Art exhibition by Todd Williams & Therese Ritchie
Northern Centre for Contemporary Art
Viney Lane, Darwin
Until October 12

“My name is Chips Mackinolty and I am an alcoholic …

“Everyone assumes that grog is an exclusively Aboriginal problem. That is simply not true. Around 50% of Aboriginal people don’t drink at all.

“If the Northern Territory were a nation, we would have the third-highest per capita consumption in the world, and that is not down to Aboriginal Territorians, but to non-Aboriginal people living here.”

With these words, Mackinolty opened Groggy, an exhibition of works by local artists Todd Williams and Therese Ritchie, on September 13 at the Northern Centre for Contemporary Art.

Groggy takes the current obsession with alcohol and its social impacts displayed by the NT government and mainstream media and turns it on its head. It examines, and perhaps even celebrates, the central role of alcohol in white Australian culture.

The exhibition of photomontages was inspired, in part, by Chief Minister Adam Giles and deputy chief minister Dave Tollner addressing an Australian Hotels Association (AHA) event in May.

At the same time that his government was defending new mandatory rehabilitation laws that criminalise drinking and disproportionately target Aboriginal people, Giles told the AHA event alcohol was a “core social value” that should be enshrined as part of Territory life.
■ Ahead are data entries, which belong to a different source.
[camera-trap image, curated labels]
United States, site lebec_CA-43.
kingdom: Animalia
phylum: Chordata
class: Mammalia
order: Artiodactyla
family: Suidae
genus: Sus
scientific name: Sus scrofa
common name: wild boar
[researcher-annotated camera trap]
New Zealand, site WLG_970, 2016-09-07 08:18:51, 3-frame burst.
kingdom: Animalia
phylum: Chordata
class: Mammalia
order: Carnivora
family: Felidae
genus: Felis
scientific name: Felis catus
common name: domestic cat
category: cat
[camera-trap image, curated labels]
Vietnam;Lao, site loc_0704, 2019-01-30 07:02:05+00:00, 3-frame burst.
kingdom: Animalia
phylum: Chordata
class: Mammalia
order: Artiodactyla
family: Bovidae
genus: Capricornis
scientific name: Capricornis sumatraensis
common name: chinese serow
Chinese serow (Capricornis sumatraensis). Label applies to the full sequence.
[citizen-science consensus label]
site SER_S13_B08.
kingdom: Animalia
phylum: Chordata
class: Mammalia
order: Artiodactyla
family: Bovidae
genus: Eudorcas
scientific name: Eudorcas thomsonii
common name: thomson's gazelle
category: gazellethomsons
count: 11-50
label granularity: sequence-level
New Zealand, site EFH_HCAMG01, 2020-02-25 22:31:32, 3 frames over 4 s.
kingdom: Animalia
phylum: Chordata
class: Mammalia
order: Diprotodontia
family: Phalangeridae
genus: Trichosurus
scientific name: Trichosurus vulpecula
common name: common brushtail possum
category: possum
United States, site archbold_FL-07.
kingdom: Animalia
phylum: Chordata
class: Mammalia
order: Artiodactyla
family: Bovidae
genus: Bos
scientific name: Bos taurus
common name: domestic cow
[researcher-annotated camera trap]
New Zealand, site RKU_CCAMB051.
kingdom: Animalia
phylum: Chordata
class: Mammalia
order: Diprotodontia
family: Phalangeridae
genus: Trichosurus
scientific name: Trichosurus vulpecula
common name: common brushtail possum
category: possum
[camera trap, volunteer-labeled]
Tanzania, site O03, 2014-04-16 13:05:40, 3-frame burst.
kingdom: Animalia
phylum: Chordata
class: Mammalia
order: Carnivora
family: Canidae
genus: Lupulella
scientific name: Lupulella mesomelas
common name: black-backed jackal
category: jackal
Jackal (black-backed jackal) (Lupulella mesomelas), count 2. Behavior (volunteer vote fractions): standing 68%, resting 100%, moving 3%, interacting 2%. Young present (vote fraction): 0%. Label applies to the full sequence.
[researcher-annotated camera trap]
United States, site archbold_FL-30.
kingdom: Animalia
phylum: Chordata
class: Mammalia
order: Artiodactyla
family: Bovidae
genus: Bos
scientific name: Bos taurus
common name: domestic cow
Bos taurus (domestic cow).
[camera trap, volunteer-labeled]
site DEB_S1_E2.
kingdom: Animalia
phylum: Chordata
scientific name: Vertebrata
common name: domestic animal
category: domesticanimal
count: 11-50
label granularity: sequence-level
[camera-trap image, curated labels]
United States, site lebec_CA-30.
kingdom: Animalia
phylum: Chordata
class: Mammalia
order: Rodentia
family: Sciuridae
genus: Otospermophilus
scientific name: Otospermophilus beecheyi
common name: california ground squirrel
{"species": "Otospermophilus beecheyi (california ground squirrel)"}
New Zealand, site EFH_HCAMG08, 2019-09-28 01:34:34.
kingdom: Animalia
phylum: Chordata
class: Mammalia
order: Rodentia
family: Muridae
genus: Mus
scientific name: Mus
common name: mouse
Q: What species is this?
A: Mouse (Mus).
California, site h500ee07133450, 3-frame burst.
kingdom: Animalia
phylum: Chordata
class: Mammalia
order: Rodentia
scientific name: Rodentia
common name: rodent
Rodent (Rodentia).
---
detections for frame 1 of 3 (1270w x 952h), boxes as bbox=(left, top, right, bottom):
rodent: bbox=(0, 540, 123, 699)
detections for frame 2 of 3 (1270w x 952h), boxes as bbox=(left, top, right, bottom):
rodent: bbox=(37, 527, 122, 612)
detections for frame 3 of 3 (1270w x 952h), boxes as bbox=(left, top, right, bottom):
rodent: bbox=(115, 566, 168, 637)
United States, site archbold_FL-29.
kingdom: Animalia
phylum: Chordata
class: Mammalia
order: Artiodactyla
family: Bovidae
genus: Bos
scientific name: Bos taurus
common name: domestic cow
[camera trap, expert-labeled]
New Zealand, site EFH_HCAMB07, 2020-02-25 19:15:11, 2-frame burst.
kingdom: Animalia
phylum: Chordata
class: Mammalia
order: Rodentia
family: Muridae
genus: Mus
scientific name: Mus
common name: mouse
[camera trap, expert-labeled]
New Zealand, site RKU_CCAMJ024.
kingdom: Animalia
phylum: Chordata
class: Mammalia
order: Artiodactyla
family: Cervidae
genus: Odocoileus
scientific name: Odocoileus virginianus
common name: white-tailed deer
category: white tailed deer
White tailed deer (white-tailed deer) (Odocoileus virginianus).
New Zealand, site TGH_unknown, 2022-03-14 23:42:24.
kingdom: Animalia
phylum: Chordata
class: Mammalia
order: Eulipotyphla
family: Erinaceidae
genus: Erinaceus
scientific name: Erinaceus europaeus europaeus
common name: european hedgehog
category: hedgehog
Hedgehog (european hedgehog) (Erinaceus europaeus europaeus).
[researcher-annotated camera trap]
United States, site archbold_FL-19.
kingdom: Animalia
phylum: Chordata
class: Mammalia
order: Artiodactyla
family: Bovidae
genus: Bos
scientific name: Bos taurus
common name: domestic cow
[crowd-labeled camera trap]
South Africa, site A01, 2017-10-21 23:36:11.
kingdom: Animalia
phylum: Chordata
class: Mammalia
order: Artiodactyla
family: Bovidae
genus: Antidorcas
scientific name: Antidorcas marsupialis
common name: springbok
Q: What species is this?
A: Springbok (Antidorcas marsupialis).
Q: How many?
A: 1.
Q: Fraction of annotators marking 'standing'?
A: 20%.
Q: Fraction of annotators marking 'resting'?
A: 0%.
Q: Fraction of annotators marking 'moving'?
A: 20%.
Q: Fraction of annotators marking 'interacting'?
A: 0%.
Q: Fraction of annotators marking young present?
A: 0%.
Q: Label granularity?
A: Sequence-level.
At the packed-out opening, Ritchie explained her and Williams’, mixed response to the comments: they were “in accord with the view” but wondered “why only a small percentage of the population are vilified and held responsible for alcohol-related issues that are problematic”.

The long-time Darwin artist told the crowd: “Todd and I agreed to go the track less travelled, and focus on the culture of ‘Territory drinking’ that is much more agreeable — when white people do it.”

At the AHA event, Tollner had praised the liquor industry for the role it was playing in directing the government’s alcohol policy. Mackinolty said: ”In doing so, our two most senior politicians explicitly praised the liquor industry for: contributing to the third-highest jailing rate in the world (with 60-80% of people doing time for alcohol-related offenses, supporting the highest level of fractured jaws in the world, [and] having a hand in an alcohol-related death rate three and a half times the rate of the rest of the nation.”

The comments by Giles and Tollner clearly touched the artists: one piece depicts a series of photos of Tollner with alcohol packaging woven into the fabric of his jacket.

A huge painting of Giles is superimposed over one of the ubiquitous “prescribed area” signs that were put at the entrance to Aboriginal communities as part of the 2007 NT intervention.

Other large photos simply depict rows of white Australians leaving bottle shops laden with alcohol bought by the carton, a typical Territorian scene.

When the speeches were over, it was time to enjoy the art, and of course have a drink or five — it is the build-up to the wet season, after all. Throughout the evening, the punters had to put up with the roving mock “police officers”, complete with batons and aviator sunglasses, arbitrarily searching bags and emptying beer bottles into a rubbish bin.

This may have appeared extreme to some, but my Yolngu friends assure me it is a common enough occurrence — if your skin is black and you have the audacity to be in a Darwin park.